La liberazione: un lupo libero tra le pecore
Nel 2011, Sinwar uscì di prigione grazie a uno scambio di prigionieri, il famoso accordo per il rilascio del soldato israeliano Gilad Shalit. Israele liberò 1.027 detenuti in cambio di un solo uomo. Un pessimo affare? Decisamente. Una settimana dopo il suo rilascio, Sinwar apparve in televisione e dichiarò che Hamas avrebbe dovuto rapire altri soldati per liberare più palestinesi. Non aveva imparato niente dai suoi anni in prigione, o meglio, aveva imparato troppo: come manipolare, ingannare e, soprattutto, come aspettare il momento giusto per colpire.
L’ascesa al potere: un leader spietato
Nel 2017, Sinwar divenne il leader politico di Hamas nella Striscia di Gaza, succedendo a Ismail Haniyeh, che fu “promosso” al comando del movimento all’estero. Per chi si illudeva che Sinwar potesse essere un “moderato”, arrivarono subito brutte notizie: il suo comando fu segnato da una repressione brutale dei nemici interni, sospetti collaboratori e persino membri del suo stesso movimento. Nel 2016, fece giustiziare Mahmoud Ishtiwi, uno dei capi militari di Hamas, per “crimini morali”, un eufemismo che mascherava accuse mai confermate di collaborazione con Israele, o, secondo altre voci, una relazione omosessuale. Per Yahya, la moralità e la lealtà a Hamas andavano di pari passo: chi tradiva, moriva.

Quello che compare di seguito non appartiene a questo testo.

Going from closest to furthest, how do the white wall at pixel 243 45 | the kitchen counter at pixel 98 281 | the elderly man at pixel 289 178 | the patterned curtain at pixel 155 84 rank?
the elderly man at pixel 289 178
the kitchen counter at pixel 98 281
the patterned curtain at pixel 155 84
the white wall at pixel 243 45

Il 7 ottobre 2023: la mente del massacro
E poi arriviamo al famigerato 7 ottobre 2023, una data che resterà impressa nella storia come uno dei momenti più bui del conflitto israelo-palestinese. Yahya Sinwar fu la mente dietro l’attacco terroristico che costò la vita a oltre 1.200 israeliani, tra cui donne e bambini, e portò al rapimento di circa 250 persone. Un piano orchestrato nei minimi dettagli, che ha messo in ginocchio Israele e sconvolto il mondo. Per Sinwar, questo era il culmine della sua carriera: l’uomo che aveva passato una vita a odiare Israele ora poteva vantarsi di aver inferto un colpo mortale.
Il nemico numero uno di Israele: una morte annunciata
Dopo quell’attacco, per Israele, Sinwar era “un uomo morto che cammina”. Lo stesso Benjamin Netanyahu lo definì un “piccolo Hitler”. Sinwar sparì, come un topo nei tunnel sotterranei di Gaza, ma il suo destino era segnato. L’IDF lo ha ucciso il 16 ottobre a Rafah, eliminando il leader simbolo di Hamas in una delle operazioni più celebrate dell’intera guerra. Certo, togliere di mezzo Sinwar è stato un successo tattico, ma non illudiamoci: il problema Hamas non muore con un solo uomo, anche se era il suo capo più feroce.
Un’eredità di sangue e macerie
In conclusione, Yahya Sinwar era un uomo che ha dedicato la sua vita a una sola missione: distruggere Israele, a ogni costo. La sua eredità è fatta di sangue, odio e rovine. Hamas dovrà ora trovare un nuovo leader, qualcuno che riempia le sue scarpe insanguinate. Ma Sinwar resterà nella memoria come un uomo che ha portato sofferenza non solo ai suoi nemici, ma anche al suo stesso popolo, intrappolato in una spirale di violenza senza fine.